Multi-Modal Guide¤
This guide covers working with multi-modal data in Workshop, including aligned datasets, modality fusion, cross-modal generation, and best practices for multi-modal generative models.
Overview¤
Workshop's multi-modal system enables working with multiple data modalities (image, text, audio) simultaneously, supporting alignment, fusion, and cross-modal generation tasks.
-
Modality Alignment
Create aligned multi-modal datasets with shared latent representations
-
Paired Datasets
Handle explicitly paired multi-modal data with alignment scores
-
Modality Fusion
Combine information from multiple modalities for joint representations
-
Cross-Modal Generation
Generate one modality from another (e.g., image from text)
-
Shared Latent Space
Learn unified representations across modalities
-
JAX-Native
Full JAX compatibility with efficient batch processing
Multi-Modal Datasets¤
Aligned Multi-Modal Dataset¤
Create datasets with aligned samples across modalities:
import jax
import jax.numpy as jnp
from flax import nnx
from workshop.generative_models.modalities.multi_modal.datasets import (
create_synthetic_multi_modal_dataset
)
# Initialize RNG
rngs = nnx.Rngs(0)
# Create aligned multi-modal dataset
dataset = create_synthetic_multi_modal_dataset(
modalities=["image", "text", "audio"],
num_samples=1000,
alignment_strength=0.8, # 0.0 = random, 1.0 = perfectly aligned
image_shape=(32, 32, 3),
text_vocab_size=1000,
text_sequence_length=50,
audio_sample_rate=16000,
audio_duration=1.0,
rngs=rngs
)
# Access multi-modal sample
sample = dataset[0]
print(sample.keys())
# dict_keys(['image', 'text', 'audio', 'alignment_score', 'latent'])
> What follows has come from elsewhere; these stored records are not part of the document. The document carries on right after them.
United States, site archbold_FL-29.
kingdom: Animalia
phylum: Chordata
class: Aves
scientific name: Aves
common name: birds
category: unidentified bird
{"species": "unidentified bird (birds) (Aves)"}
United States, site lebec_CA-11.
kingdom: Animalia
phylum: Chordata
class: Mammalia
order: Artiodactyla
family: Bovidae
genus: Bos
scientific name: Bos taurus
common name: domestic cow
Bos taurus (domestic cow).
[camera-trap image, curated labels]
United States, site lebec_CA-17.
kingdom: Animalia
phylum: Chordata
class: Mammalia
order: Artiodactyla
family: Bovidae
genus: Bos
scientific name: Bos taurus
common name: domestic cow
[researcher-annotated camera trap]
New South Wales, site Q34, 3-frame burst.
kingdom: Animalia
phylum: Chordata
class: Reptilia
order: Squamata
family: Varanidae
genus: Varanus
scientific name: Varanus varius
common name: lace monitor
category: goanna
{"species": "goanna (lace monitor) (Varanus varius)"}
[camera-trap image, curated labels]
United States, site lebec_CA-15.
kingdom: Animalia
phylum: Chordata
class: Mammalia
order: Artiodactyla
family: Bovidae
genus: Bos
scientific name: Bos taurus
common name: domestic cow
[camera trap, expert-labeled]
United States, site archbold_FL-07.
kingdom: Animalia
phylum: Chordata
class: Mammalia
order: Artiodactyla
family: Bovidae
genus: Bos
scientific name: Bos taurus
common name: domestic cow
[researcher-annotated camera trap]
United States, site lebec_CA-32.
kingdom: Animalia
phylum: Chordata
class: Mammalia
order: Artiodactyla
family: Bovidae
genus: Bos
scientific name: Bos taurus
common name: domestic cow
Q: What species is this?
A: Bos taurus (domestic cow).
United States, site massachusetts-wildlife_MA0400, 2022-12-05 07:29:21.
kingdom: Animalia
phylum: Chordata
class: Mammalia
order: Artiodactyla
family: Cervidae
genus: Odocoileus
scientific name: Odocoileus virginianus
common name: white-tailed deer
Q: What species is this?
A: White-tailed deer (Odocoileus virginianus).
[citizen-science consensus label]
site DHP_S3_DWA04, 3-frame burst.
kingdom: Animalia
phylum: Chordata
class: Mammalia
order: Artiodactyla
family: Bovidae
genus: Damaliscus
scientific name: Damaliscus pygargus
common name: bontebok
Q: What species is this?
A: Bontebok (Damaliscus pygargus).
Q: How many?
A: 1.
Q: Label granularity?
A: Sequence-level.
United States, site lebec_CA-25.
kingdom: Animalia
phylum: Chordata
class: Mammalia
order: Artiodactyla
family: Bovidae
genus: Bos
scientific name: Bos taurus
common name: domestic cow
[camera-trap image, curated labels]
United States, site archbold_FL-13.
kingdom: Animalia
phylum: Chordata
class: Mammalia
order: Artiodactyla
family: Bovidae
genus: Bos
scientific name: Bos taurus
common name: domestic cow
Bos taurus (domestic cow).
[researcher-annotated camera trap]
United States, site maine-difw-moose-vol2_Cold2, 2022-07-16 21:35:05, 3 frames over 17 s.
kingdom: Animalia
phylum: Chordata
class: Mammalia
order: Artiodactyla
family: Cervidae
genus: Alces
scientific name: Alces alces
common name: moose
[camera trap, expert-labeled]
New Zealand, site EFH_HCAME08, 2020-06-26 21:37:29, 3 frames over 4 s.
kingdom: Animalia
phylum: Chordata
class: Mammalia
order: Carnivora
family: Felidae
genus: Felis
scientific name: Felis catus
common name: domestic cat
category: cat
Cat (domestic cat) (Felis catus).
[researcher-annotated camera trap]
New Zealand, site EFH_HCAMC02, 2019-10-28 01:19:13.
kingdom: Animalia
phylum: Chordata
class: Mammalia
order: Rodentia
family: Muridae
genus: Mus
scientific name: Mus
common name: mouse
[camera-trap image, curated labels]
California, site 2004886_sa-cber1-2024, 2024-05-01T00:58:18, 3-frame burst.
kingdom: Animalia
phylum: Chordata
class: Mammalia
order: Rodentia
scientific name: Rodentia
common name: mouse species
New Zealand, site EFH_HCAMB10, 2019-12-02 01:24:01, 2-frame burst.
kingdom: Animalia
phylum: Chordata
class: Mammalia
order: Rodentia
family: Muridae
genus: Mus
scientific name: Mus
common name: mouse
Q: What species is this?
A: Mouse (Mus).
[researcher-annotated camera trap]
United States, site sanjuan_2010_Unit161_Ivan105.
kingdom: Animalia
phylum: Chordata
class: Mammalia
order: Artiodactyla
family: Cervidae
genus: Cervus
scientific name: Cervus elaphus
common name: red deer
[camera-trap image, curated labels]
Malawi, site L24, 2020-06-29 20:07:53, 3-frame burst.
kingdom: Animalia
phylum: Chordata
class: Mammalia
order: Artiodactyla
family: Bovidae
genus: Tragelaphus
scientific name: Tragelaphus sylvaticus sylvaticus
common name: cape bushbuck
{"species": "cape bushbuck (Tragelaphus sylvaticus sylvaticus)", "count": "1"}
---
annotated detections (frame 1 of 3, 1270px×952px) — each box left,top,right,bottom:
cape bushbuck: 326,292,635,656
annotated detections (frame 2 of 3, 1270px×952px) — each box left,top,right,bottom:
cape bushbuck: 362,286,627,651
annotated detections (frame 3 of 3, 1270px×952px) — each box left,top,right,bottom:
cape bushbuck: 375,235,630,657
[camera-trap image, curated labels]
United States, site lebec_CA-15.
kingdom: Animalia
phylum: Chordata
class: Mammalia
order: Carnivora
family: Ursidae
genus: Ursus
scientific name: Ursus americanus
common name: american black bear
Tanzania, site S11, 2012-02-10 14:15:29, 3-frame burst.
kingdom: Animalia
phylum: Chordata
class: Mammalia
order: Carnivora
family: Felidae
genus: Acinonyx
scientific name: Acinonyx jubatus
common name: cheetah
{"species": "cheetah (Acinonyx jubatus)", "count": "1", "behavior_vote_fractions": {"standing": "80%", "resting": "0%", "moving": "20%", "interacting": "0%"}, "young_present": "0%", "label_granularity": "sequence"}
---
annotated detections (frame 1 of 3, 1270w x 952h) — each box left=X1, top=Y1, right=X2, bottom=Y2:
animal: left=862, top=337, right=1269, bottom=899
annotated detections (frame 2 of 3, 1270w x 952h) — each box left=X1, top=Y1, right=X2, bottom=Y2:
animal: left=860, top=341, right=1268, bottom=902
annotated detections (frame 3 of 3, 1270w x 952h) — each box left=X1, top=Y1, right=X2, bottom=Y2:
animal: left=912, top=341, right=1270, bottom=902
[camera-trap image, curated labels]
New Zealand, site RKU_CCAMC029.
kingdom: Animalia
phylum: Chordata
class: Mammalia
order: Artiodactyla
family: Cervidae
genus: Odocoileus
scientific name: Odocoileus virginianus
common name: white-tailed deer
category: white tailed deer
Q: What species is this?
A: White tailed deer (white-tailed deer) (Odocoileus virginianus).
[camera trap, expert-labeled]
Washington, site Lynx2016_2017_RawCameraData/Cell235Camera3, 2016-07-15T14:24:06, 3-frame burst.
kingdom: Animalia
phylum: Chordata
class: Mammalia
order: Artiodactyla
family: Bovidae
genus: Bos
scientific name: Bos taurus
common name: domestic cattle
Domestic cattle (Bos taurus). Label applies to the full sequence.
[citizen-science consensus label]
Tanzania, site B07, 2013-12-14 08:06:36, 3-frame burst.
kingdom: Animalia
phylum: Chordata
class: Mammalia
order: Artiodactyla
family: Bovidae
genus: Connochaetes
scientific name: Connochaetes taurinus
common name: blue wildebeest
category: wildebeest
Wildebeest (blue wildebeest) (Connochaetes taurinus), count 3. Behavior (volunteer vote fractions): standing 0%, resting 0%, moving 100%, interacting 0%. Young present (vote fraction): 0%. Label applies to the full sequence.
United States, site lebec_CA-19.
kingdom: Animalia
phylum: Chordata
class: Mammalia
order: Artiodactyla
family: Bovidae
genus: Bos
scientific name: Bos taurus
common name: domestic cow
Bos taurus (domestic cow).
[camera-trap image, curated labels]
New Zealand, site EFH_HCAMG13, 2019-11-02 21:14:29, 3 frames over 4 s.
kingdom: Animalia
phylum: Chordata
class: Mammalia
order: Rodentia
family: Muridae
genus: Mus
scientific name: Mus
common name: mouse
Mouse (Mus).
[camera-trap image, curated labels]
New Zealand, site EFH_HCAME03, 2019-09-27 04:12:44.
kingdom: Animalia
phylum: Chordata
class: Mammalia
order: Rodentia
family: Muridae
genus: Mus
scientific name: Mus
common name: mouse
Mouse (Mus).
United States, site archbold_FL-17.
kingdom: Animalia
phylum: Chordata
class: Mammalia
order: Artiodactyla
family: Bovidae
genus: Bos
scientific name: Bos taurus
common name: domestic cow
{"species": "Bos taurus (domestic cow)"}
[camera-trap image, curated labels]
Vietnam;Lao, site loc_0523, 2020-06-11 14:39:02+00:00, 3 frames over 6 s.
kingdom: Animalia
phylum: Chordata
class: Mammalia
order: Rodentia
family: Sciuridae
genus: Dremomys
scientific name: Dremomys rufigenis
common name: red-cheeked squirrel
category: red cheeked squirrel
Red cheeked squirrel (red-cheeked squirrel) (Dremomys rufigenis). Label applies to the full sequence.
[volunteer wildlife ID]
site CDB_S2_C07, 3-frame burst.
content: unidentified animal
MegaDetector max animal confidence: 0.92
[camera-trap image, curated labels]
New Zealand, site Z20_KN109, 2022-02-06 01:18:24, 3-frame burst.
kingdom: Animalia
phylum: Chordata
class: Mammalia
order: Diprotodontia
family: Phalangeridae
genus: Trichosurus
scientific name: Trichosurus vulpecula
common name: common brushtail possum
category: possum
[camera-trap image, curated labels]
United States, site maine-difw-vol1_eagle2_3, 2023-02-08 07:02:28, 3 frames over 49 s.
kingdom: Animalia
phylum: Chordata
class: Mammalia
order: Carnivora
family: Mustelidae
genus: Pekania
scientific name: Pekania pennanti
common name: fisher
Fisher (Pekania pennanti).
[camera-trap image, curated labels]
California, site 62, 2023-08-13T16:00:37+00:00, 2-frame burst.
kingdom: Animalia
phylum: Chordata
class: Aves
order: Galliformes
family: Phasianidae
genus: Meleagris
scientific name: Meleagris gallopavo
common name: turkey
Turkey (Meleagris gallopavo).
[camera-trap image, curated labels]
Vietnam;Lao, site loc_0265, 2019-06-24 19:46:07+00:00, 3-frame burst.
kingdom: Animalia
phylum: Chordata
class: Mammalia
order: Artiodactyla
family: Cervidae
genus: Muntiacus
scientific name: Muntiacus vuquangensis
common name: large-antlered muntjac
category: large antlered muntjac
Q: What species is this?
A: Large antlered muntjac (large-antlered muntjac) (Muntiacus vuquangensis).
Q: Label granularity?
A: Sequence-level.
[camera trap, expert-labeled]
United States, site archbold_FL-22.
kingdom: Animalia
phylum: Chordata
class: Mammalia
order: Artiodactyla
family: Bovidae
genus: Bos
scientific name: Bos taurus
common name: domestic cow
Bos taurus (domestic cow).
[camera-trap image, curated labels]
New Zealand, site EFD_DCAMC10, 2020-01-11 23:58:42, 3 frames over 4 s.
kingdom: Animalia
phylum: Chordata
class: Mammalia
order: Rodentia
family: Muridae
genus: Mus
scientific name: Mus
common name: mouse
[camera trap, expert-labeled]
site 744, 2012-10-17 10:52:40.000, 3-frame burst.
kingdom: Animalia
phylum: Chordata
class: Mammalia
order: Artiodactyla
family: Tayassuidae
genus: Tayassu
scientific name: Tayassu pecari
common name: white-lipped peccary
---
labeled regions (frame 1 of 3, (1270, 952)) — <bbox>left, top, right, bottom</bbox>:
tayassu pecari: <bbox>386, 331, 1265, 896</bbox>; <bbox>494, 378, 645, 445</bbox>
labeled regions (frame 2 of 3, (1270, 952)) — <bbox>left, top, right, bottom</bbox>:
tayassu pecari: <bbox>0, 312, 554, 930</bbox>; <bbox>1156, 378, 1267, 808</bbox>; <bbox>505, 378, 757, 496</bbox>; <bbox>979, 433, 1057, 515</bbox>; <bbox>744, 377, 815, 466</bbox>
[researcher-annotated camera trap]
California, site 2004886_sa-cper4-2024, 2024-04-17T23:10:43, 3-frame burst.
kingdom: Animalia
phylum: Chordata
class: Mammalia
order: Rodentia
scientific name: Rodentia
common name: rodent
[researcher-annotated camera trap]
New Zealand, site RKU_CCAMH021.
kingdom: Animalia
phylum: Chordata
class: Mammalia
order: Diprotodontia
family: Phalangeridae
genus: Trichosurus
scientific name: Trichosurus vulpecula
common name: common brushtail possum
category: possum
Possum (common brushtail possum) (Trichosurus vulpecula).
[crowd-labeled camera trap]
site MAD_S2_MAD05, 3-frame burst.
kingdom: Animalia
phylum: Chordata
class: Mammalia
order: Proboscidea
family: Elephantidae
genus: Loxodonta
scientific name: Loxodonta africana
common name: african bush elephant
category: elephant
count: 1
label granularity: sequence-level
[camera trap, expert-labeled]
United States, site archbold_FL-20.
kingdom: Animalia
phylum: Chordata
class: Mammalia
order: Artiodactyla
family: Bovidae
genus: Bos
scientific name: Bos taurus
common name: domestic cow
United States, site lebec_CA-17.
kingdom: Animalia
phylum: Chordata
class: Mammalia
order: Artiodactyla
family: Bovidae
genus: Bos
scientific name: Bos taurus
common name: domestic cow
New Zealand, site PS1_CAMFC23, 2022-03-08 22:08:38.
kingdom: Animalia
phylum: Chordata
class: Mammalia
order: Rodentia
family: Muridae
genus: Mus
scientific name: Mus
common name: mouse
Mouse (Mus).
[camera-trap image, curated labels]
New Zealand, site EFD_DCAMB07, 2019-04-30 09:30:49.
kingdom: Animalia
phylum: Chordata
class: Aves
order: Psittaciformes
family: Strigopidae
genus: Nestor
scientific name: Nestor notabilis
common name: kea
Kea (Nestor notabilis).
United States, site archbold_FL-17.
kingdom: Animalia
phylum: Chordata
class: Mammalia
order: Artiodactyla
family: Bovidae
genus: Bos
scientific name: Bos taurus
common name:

print(f"Image shape: {sample['image'].shape}") # (32, 32, 3)
print(f"Text shape: {sample['text'].shape}") # (50,)
print(f"Audio shape: {sample['audio'].shape}") # (16000,)
print(f"Alignment: {sample['alignment_score']}") # 0.8
print(f"Shared latent: {sample['latent'].shape}") # (32,)
Understanding Alignment Strength¤
The alignment strength controls how strongly modalities are correlated:
# Weakly aligned (more random)
weak_dataset = create_synthetic_multi_modal_dataset(
modalities=["image", "text"],
num_samples=1000,
alignment_strength=0.3, # 30% alignment
rngs=rngs
)
# Moderately aligned
moderate_dataset = create_synthetic_multi_modal_dataset(
modalities=["image", "text"],
num_samples=1000,
alignment_strength=0.6, # 60% alignment
rngs=rngs
)
# Strongly aligned
strong_dataset = create_synthetic_multi_modal_dataset(
modalities=["image", "text"],
num_samples=1000,
alignment_strength=0.9, # 90% alignment
rngs=rngs
)
# Perfect alignment
perfect_dataset = create_synthetic_multi_modal_dataset(
modalities=["image", "text"],
num_samples=1000,
alignment_strength=1.0, # 100% alignment
rngs=rngs
)
Paired Multi-Modal Dataset¤
For explicitly paired data:
from workshop.generative_models.modalities.multi_modal.datasets import (
MultiModalPairedDataset
)
# Prepare paired data
image_data = jnp.array([...]) # (N, H, W, C)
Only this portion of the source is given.